**What needs to be done:**
Answer these questions from the text on the stone-in-chalice motif:
1. What had the writer always assumed the wooden sculptures on banister-ends were?
2. Whom does the graffito at Domme depict as a serpent, and who is spearing him?
3. Which chapter and verse of the Book of Revelation does it cite?

**Text section:**

+++++

As might be expected, the stone-in-chalice motif has its alchemical tradition. It persists in architecture even down to the watered-down Gothic-revival houses that line England’s suburbs. The banister-ends in many homes, for instance, are topped with identical wooden sculptures. I had always assumed they were eggs in eggcups – but that’s probably a more bizarre idea than them being Holy Grails!

More disturbingly, a graffito at Domme in the niche overlooking the valley depicts Pope Clement V as a serpent being speared by the Archangel Michael. This is clearly an angry satirical swipe at the man who betrayed the Templars, equating the Pope with Satan (or Belial), the ‘old serpent’ and ‘Father of Lies’, throwing his arm aloft as Michael, the most divine of the archangels and commander of the Army of God, is about to defeat him. It might be said that this moment of cosmic drama stems from a fleeting mention in the Book of Revelation (12:7), but considering the importance of Michael in apocryphal documents such as The War of the Sons of Light Against the Sons of Darkness, an apocalyptic prophecy and military manual, and other Gnostic and Rabbinic strands with a similar emphasis on Michael/Christ versus Satan, there is the possibility that some of the Domme Templars were influenced by pre-Christian ideas from the Holy Land.

+++++

**Entries shown:**
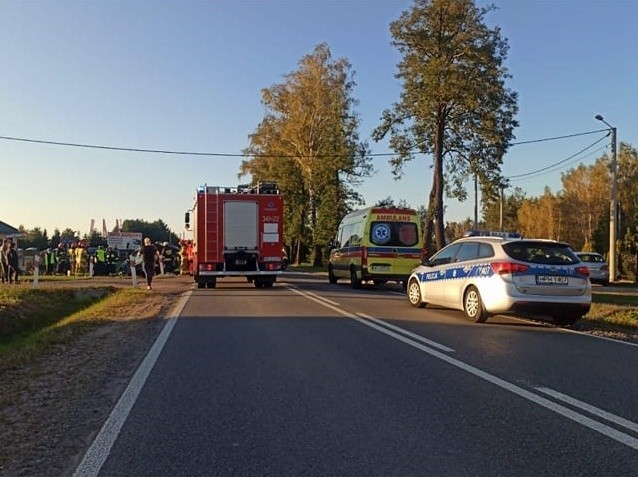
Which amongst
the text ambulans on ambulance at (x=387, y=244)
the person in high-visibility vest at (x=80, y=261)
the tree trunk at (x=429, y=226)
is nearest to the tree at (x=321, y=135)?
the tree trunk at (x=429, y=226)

+++++

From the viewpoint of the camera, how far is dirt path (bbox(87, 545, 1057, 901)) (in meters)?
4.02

+++++

**Expected answer:**
1. Eggs in eggcups.
2. Pope Clement V, speared by the Archangel Michael.
3. 12:7.